Existen multiples enfermedades para las desarmonias del cuerpo, otras innumerables para los desvíos del alma. Es imposible pretender la cura de los locos a fuerza de procesos exclusivamente objetivos. Es imprescindible penetrar el alma  y la medula de la personalidad, mejorar los efectos socorriendo las causas; por consiguiente, no restauraremos cuerpos enfermos  sin los recursos  del Médico Divino  de las almas, que es Jesucristo.

Los fisiologistas harán siempre mucho, intentando rectificar la disfunción de las células; no obstante, es menester intervenir en los orígenes de las perturbaciones.
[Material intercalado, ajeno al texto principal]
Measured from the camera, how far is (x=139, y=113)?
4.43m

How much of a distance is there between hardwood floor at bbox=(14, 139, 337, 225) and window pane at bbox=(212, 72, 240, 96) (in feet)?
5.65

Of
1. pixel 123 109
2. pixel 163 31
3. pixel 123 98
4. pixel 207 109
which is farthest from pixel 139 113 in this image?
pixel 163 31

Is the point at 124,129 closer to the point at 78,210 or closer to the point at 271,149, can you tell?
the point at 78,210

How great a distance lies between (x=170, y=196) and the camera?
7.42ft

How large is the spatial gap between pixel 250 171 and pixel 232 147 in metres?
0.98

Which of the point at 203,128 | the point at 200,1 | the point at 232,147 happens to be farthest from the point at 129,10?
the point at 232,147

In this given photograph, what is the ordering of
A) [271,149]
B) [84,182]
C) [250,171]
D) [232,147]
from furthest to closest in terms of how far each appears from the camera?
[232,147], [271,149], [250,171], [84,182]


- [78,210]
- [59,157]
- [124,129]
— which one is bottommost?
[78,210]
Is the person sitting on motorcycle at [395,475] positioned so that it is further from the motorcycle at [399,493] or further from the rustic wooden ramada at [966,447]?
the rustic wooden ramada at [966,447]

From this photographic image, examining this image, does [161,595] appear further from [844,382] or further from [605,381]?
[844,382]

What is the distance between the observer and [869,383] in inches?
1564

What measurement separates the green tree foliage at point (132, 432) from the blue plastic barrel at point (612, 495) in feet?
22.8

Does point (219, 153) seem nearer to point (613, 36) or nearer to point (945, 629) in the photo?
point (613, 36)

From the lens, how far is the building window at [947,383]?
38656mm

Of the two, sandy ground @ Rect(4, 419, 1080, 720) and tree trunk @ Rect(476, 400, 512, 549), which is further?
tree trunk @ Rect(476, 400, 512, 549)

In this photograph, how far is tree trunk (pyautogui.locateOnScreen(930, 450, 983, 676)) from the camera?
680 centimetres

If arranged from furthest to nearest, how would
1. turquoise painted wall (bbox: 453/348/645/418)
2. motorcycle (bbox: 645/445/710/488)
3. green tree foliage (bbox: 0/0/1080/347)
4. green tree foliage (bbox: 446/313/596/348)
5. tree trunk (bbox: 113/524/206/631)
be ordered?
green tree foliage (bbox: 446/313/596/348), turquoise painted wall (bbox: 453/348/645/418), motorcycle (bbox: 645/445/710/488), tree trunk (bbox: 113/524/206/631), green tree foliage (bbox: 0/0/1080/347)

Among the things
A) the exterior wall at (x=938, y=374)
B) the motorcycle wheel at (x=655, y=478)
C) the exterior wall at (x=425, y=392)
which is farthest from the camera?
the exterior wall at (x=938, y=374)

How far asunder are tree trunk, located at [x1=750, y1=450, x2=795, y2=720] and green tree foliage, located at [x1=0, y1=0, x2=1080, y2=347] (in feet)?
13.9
Hay millones de personas  irascibles que, por el hábito de encolerizarse fácilmente, vician los centros nerviosos fundamentales  por los excesos de la mente sin disciplina, convirtiéndose en portadores  del “pequeño mal”, en dementes precoces, en neurasténicos de diversos tipos o en enfermos de franjas epilépticos, que andan por ahí,  sometidos a la hipoglicenia insulinita o al metrazol; mientras, si son educados mentalmente, para la corrección de las propias actitudes internas en las rutinas de la vida, les seria el tratamiento más eficiente y adecuado, pues es regenerativo  y substancial. Sin subestimar el ministerio de los psiquiatras abnegados, que se dedican a sus semejantes, ni tampoco rechazar  los choques renovadores, tan necesarios a mucha gente, como son ducha para los “nervios empolvados”. Solo destacar que el hombre, por su conducta, puede  vigorizar su propia alma, o lesionarla.

Cuando el espíritu está en una fase de absoluta ignorancia mental, es necesario utilizar los hipnóticos, para poder neutralizar las células nerviosas ante los probables  atritos de la organización periespiritual. Para las conciencias que ya despertaron en la espiritualidad superior, el remedio  más eficaz consiste  en la fe positiva, en la auto confianza, en el trabajo digno, en pensamientos ennoblecedores.  Permaneciendo en la zona má alta  de la personalidad, se vencen desequilibrios de los departamentos más bajos, competiendo, al propio enfermo, atacar la misión renovadora y sublime confiada en el sector de su propia iluminación y en el bien del prójimo. Las medicinas pueden ejercer tutela  despótica  sobre el cosmos orgánico, siempre que la mente  no se disponga a controlarla, recurriendo  a los factores educativos.

Todos tenemos un acreedor divino en Jesús, cuya infinita bondad no nos es licito olvidar. Recordando  siempre la palabra celestial, abandonando el mal “para que no nos suceda algo peor”.

En verdad, somos felices en el presente, porque nuestro objetivo de hoy es la realización del Reino de Dios, en nosotros, con Cristo. Para eso trabajemos con El, por El, y para El, curando los males para siempre.